*WHAT THIS EXERCISE ASKS*.
1. Name every person mentioned in the article on the NAB's EAS software petition, and give the organization the article links to each.
2. Carry the article on the NAB's EAS software petition forward, picking up after its final sentence.

*EXCERPT*.
═══
The company said a software-based solution will not be the right choice for every user

Key participants in alerting technology circles continue to discuss the proposed changes for EAS alerting, as put forth by the National Association of Broadcasters.

As we have reported, the NAB has petitioned the FCC to allow broadcasters to use EAS software to process messages, instead of an encoder/decoder box. 

Sage Alerting Systems, which is a proponent of software-based alerts, recently met with members of the FCC’s Public Safety and Homeland Security Bureau to further discuss some aspects of this debate, including the possible effect on equipment suppliers. 

Harold Price and Chris Vournazos, representing Sage, said the company favors NAB’s petition, though they told the FCC they don’t believe the NAB proposal would end the traditional hardware approach.  

“Sage believes that a software-based solution will not be the right choice for every user,” it stated in the filing.

There also was general agreement among the parties during the meeting, according to a Sage filing, that terms such as “software EAS” or “EAS virtualization” actually don’t describe what is being presented by the NAB properly. 

“EAS on non-specialized hardware’ or ‘EAS co-hosted on other broadcast components’ is closer,” Sage wrote, but it acknowledged that this “lacks a certain zing.”

The NAB petition calls for EAS software to reside within a broadcaster’s plant, running on trusted and certified hardware platforms. The proposal is voluntary, so broadcasters would not be forced to transition. The NAB has asked the FCC to expedite a rulemaking.

Security considerations also were discussed, but Sage dismissed cybersecurity worries, saying the relevant issues “are known and are not fundamentally different than any other IT component of a broadcast facility.” 

Due to supply chain constraints and legacy component obsolescence, Sage last year stopped building new EAS hardware for broadcasters, while continuing to provide support for devices already in the field. 

The FCC staff did ask Sage about disruption that the changes could bring to current EAS equipment manufacturers, a concern that has been raised in comments by manufacturer Digital Alert Systems.

Sage told the commission that concerns about “disadvantaging incumbents” should be of little concern to the FCC. “The original EAS rules in 1994 did not worry about EBS equipment suppliers,” it says. 

Sage says it will offer EAS software if the FCC allows it, which would be “suitable for inclusion in other broadcast equipment …” 

It concluded by reemphasizing that much of what the NAB is asking for has been going on for years. “None of these concepts are new,” it said.

The NAB’s petition contemplates autonomous EAS functions at the edge of a broadcaster’s operation, which its backers say is a proven approach in other resilient and secure systems in modern broadcast frameworks. 

A virtual implementation would be backwards-compatible to operation of EAS, according to those familiar with the NAB’s plan, and products brought to market would interoperate with legacy equipment.

Separately, representatives of NAB and several broadcast companies also met last week with FCC staff to clarify several items in the original petition. Steve Shultis of New York Public Radio, Dan Mettler of iHeartMedia, Peter Sockett of Capitol Broadcasting Company and Lamar Smith of Beasley Media Group joined NAB executives Kelly Willams and Larry Walke.
═══
*DATA EXCERPT*.
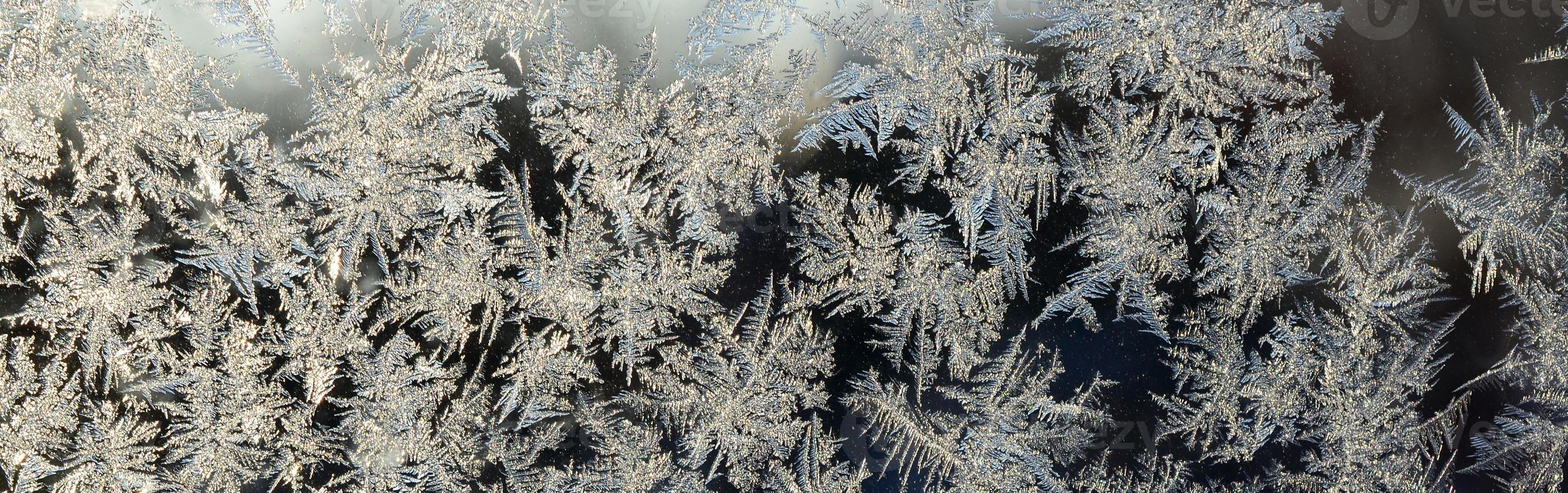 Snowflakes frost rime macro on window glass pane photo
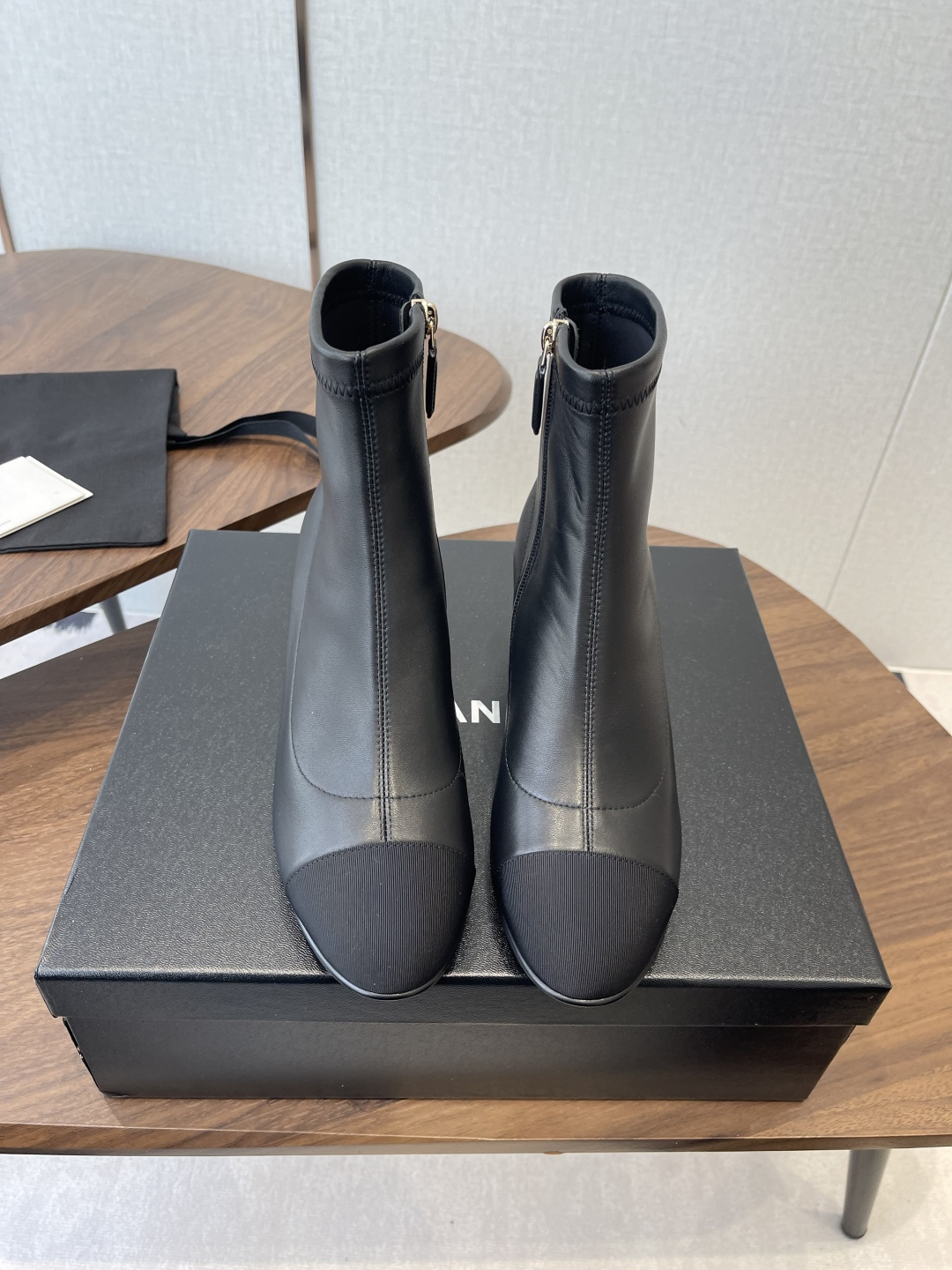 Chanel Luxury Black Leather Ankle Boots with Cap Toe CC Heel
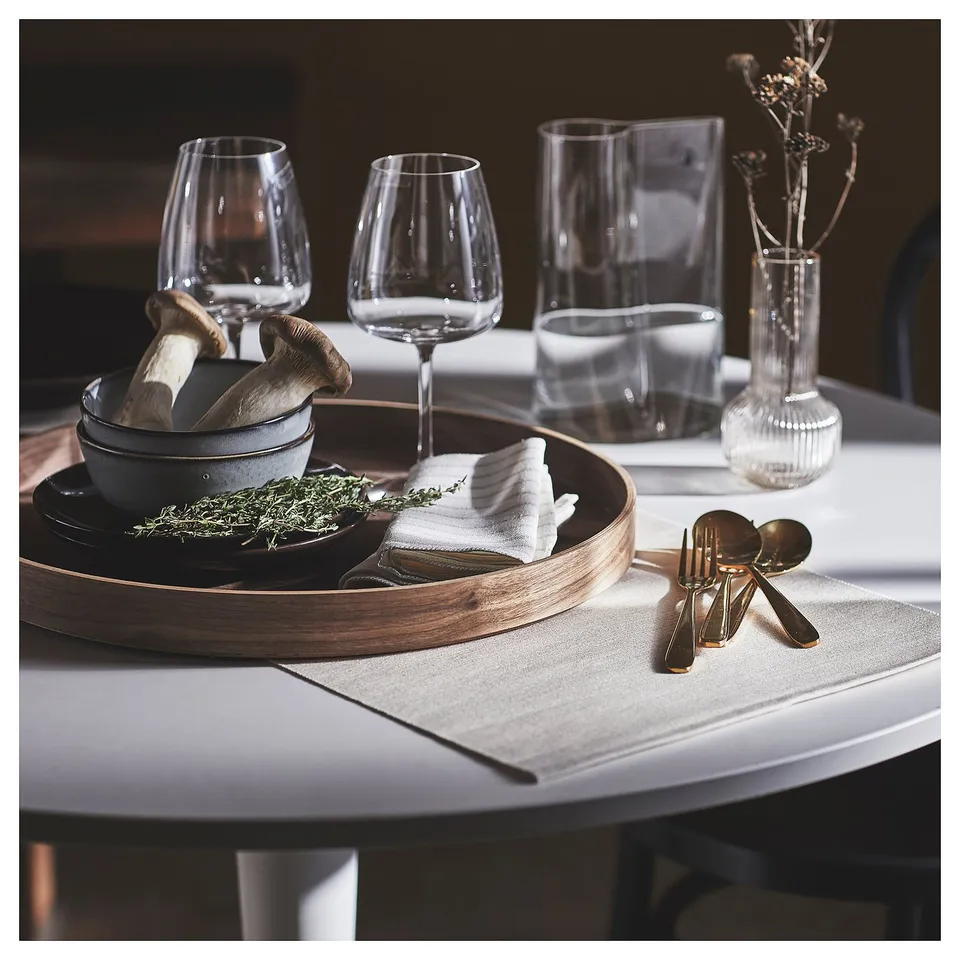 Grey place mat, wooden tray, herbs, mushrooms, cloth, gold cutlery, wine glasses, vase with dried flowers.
═══
*ANSWERS TO THE PROBLEMS*.
1.
- Harold Price: Sage Alerting Systems
- Chris Vournazos: Sage Alerting Systems
- Steve Shultis: New York Public Radio
- Dan Mettler: iHeartMedia
- Peter Sockett: Capitol Broadcasting Company
- Lamar Smith: Beasley Media Group
- Kelly Willams: NAB
- Larry Walke: NAB

2.
The broadcasters noted the breadth of support in the record for the NAB’s petition and talked about the flexibility it would offer broadcasters.

“Our forward-looking approach would also improve EAS readiness by enabling the immediate failover to redundant, geographically diverse equipment if a disaster disrupts EAS at a station’s facility,” NAB said in the recap of its meeting.

The NAB reiterated that its proposal envisions functional testing and the certification of encoder/decoder software, similar to the process followed by today’s EAS manufacturers.  

In response to a question from bureau staff, the group explained that the process produces a “certification that indicates the minimum accepted parameters for the platform on which the EAS software could run.”

“Adopting NAB’s proposal would be nothing new for broadcasters given their experience with Nielsen PPM ratings, watermarking software and other software systems that are routinely used in broadcasting,” according to the NAB summary.

To ensure continued functionality, they said weekly and monthly tests and scans by broadcasters could quickly detect any problems. Cybersecurity would be handled similarly as it is with today’s EAS devices and other software systems used in broadcasting, NAB says, with stations “guarding their perimeters” by confining EAS systems behind tested firewalls. 

The NAB and the broadcasters dismissed what they called “overblown claims” by DAS that the FCC may have to create an entirely new regulatory regime to oversee a software-based ENDEC option, or need to impose additional specific requirements for that approach. 

“We do not support an unduly burdensome, bifurcated regulatory regime for hardware versus future software implementations, but rather, a streamlined process for both approaches.”

The group said in the meeting that NAB’s proposal is consistent with the goals of the FCC’s Delete, Delete, Delete proceeding “because it would allow the use of a software-based EAS ENDEC would relieve entities that choose this option of the regulatory and practical burdens described above that are attached to hardware devices.”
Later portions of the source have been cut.